Paqui, vecina de Lozoya, es quien inició lo que ahora es Tejiendo Lozoya, se trata de un proyecto común entre vecinos y Ayuntamiento, que es quien suministra la lana. “Vi un árbol de Navidad muy chulo de ganchillo y quise proponerlo en Lozoya. Se lo comenté al alcalde y él me propuso encontrar mujeres que lo hicieran mientras que el Ayuntamiento ponía la lana” explica. Ya que en enero no era el mejor momento para hacer un árbol de navidad, surgió la idea de adornar las jardineras que decoran el pueblo.
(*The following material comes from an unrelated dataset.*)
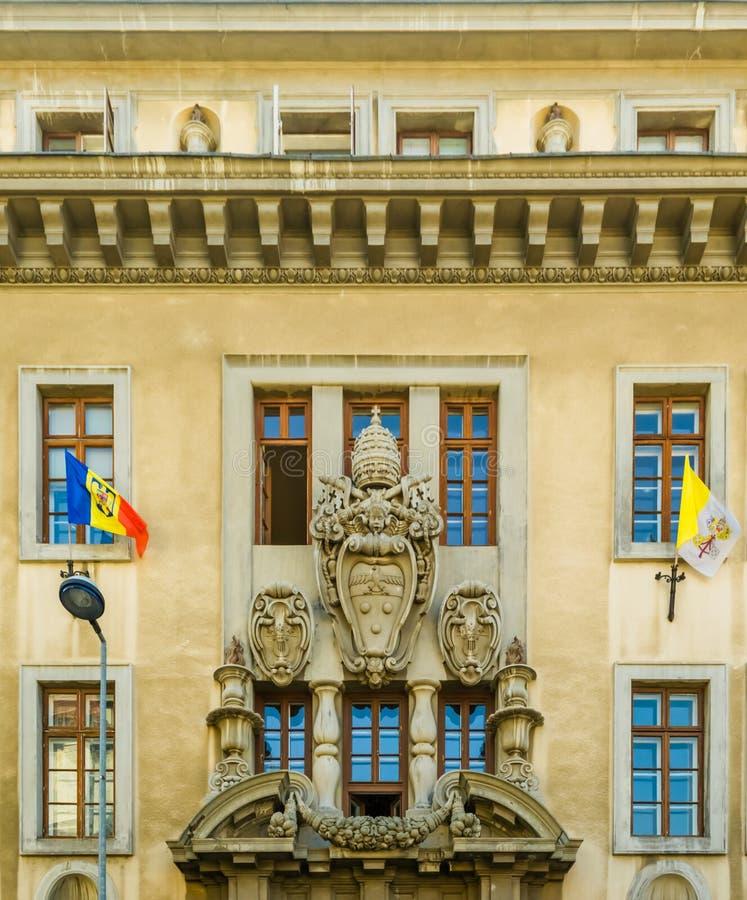 Palais catholique du ` s d'archevêque image stock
Tras dos meses de trabajo, instalaron sus primeras creaciones en las jardineras del pueblo en Semana Santa. Desde entonces, la plaza de la Iglesia, la Plaza Mayor, monumentos tradicionales como la Fuente de los Cuatro Caños, el colegio y algunos bares y casas del pueblo se han decorado con banderines y piezas de ganchillo llenas de color.

Tejiendo Lozoya
ZOILA ARRIBAS FLORES

Cada sábado, todas ellas se reúnen en un salón del Ayuntamiento, “junto con las abuelas van jóvenes, niñas y niños pequeños que poco a poco han aprendido a tejer” cuenta Paqui. Ahora mismo, entre niños y adultos suman 40 personas dentro de Tejiendo Lozoya. Muchos de ellos se llevan la lana a casa y tejen allí, “hay gente muy mayor que no puede venir los sábados y tiene lana en casa para tejer” añade.
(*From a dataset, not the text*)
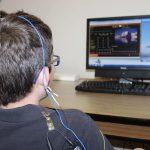 EEG course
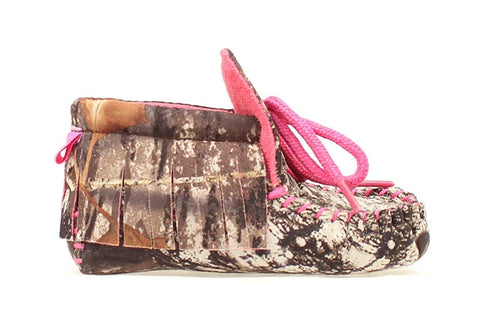 Blazin Roxx Infant Girls Mossy Oak Bootie Slippers Gift Pack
TEJIENDO LOZOYA: UN PROYECTO PARA NIÑOS Y MAYORES

Esta iniciativa ha traspasado todas las barreras de la edad y ha llegado a los más pequeños. Además, se ha convertido en una actividad de aprendizaje e intercambio entre los alumnos del colegio de Lozoya y las tejedoras. “La idea gustó mucho en el colegio, la directora se interesó por la idea de Tejiendo Lozoya y nos propuso participar en su proyecto de embellecimiento del colegio” cuenta Paqui. Desde entonces, todos los viernes, una de las tejedoras del grupo iba al colegio a enseñar a los niños a tejer para crear sus propias piezas y decorar el colegio.

Tejiendo Lozoya
TEJIENDO LOZOYA

Actualmente cuentan con numerosos encargos de comercios del pueblo que han solicitado elementos decorativos como estandartes, así como sombras para otros lugares públicos como el colegio y los parques. Además, este año, durante las fiestas la calle principal del pueblo contará con decoración de ganchillo en forma de banderines, farolillos, mandalas y pompones en lugar de los banderines clásicos. “Y, por último, el proyecto final será el árbol de Navidad con luces incluidas” cuenta Paqui.

Tejiendo Lozoya
TEJIENDO LOZOYA

Su logotipo representa a este pequeño pueblo de la Sierra Madrileña, está compuesto por una montaña nevada que teje el Embalse de Pinilla, que se ubica a los pies de Lozoya.

Más allá de la decoración del pueblo, Tejiendo Lozoya es una iniciativa que ha contribuido a generar un ambiente de cooperación y trabajo conjunto entre mayores y niños del pueblo. En un pueblo en el que hay apenas 550 habitantes y los inviernos son largos y fríos, tener una actividad para pasar el rato con otras personas es muy positivo. “Cuando acabemos diremos ¿Y ahora qué? Pero seguro que se nos ocurrirá algo” afirma Paqui.